With a global POP out of service, we do not consider the incident closed, and our teams are continuing to investigate the root cause.
Updates on this issue may be less frequent now, as we move into deeper analysis having largely restored service thanks to the applied mitigations.
Posted Jul 06, 2022 - 14:14 PDT
We have applied a strong mitigation by removing one faulty global POP. We do not yet have a fix in place. The mitigation has halved the error rate and was applied a few minutes ago. We will now drain all traffic from this POP (we have until now only drained edge-to-global traffic) and expect the error rate to approach 0.0% within a few 3-5 minutes.
Our working theory is that one of our global POPs is for some reason not reachable by our edge POPs regardless of DNS which service is in use.
With fewer global POPs in service we have reduced our capacity, but we are closely monitoring capacity and have plenty of headroom to continue our investigation and provide a definitive fix.
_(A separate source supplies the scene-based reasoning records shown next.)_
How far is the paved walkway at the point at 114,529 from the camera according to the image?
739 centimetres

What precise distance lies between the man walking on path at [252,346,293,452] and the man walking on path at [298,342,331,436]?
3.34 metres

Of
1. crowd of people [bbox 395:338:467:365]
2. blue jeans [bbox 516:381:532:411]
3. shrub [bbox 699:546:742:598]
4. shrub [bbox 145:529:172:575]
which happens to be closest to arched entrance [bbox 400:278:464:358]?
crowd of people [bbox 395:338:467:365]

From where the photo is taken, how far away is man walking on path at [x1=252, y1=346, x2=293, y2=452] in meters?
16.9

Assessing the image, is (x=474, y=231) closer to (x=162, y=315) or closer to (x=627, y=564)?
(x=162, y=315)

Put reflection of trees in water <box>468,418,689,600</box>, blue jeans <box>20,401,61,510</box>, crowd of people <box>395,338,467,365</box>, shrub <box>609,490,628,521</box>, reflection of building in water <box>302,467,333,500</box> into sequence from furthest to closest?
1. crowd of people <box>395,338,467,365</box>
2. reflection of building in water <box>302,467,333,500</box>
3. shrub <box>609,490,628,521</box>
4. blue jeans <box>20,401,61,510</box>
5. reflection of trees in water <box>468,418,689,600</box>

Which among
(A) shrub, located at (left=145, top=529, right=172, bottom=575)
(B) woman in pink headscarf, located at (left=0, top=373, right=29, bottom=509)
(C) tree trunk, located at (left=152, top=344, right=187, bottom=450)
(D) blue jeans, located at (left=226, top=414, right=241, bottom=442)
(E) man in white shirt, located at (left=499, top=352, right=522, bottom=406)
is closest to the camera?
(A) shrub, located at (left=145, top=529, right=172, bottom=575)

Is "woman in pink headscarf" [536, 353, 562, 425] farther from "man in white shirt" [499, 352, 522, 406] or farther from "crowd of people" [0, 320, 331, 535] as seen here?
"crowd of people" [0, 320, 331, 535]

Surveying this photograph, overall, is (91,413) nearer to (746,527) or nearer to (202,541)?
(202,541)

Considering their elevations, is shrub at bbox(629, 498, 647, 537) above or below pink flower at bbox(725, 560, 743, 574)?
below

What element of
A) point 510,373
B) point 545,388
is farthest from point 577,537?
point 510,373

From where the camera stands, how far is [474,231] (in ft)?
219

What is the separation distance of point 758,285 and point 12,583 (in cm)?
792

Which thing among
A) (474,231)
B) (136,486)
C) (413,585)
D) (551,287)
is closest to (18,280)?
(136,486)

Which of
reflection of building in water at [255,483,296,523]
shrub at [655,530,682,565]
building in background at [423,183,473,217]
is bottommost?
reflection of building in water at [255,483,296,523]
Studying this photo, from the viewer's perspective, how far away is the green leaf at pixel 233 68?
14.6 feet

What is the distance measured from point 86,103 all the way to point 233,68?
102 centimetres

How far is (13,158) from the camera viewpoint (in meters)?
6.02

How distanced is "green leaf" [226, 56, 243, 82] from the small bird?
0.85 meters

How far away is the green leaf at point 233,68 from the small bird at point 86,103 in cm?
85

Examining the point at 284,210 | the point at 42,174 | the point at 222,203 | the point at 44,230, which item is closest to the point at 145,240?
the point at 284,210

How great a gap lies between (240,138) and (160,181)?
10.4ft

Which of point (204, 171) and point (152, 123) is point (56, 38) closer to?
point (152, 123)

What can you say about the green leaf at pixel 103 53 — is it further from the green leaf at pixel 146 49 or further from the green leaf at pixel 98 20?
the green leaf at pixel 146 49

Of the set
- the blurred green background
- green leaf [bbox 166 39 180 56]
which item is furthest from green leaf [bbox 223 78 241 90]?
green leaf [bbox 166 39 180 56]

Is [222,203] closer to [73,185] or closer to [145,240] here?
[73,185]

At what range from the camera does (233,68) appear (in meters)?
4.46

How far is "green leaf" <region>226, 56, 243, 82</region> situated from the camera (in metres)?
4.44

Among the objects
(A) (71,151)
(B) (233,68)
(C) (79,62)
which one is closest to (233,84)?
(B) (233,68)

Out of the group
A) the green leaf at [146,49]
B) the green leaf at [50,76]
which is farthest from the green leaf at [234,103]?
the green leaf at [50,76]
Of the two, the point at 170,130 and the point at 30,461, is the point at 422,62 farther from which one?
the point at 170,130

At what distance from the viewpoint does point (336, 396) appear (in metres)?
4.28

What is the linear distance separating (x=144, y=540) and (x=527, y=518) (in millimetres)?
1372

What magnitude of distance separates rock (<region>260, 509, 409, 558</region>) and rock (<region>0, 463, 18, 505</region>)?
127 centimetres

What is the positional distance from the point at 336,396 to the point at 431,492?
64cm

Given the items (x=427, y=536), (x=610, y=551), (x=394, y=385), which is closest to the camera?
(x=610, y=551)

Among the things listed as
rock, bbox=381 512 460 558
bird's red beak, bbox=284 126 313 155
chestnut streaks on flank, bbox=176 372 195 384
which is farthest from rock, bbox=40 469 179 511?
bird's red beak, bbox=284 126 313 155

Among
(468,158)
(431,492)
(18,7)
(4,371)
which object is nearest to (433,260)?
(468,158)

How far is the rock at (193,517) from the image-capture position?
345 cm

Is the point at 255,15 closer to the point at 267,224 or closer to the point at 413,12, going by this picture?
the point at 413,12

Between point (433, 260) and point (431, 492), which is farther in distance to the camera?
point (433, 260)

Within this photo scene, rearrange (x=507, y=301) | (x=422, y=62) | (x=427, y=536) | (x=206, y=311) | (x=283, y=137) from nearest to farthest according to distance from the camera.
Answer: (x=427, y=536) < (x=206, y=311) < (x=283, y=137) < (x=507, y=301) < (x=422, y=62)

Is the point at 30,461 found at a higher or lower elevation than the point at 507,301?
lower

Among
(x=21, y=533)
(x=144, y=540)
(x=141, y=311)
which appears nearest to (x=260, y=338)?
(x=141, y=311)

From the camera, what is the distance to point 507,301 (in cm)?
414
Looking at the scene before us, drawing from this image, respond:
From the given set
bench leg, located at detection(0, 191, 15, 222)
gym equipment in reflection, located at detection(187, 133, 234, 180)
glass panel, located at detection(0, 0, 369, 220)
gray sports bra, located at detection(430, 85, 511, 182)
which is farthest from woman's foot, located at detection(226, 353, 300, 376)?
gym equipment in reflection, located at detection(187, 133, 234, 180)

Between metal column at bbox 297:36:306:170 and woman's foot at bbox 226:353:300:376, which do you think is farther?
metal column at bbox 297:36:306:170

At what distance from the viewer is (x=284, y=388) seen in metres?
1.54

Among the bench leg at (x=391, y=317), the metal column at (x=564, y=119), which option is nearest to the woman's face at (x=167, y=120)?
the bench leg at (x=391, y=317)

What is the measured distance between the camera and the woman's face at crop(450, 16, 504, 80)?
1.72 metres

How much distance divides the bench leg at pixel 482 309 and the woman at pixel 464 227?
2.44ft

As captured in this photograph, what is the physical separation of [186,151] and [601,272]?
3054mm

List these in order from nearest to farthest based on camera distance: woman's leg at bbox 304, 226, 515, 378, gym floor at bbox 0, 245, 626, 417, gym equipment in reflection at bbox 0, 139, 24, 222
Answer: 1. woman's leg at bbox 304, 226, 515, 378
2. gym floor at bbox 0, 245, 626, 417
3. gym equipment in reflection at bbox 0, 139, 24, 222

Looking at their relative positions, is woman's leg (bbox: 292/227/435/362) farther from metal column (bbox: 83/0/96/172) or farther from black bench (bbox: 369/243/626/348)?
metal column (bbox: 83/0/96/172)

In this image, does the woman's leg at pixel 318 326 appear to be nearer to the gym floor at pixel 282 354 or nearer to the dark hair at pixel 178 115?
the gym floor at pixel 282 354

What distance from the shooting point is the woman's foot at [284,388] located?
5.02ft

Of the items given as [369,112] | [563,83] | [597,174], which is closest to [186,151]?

Posted Jul 06, 2022 - 14:06 PDT
We are applying a fix intended as a mitigation by extending DNS caching lifetimes within our infrastructure. We expect to have data on the success of this mitigation in the next 10 minutes.
Posted Jul 06, 2022 - 13:50 PDT
We still consider the issue to be DNS, affecting ~1.5% of traffic (a higher percentage of cache misses are affected, depending on the domain) however switching the DNS provider did not improve the overall error rate.
The error is more pronounced between our edge and global POPs, however elevated error rates are visible between our global POPs and out to the wider WAN.
We are proceeding on two fronts presently with independent teams checking network and DNS in depth seeking a root cause.
Next update will follow in ~15 minutes.
Posted Jul 06, 2022 - 13:35 PDT
The DNS issue is confirmed, switching to another provider has been undertaken. We need to collect a few short minutes of logs to measure the impact of the change and will then provide a more comprehensive update and hopefully be able to propose an estimated time to resolution.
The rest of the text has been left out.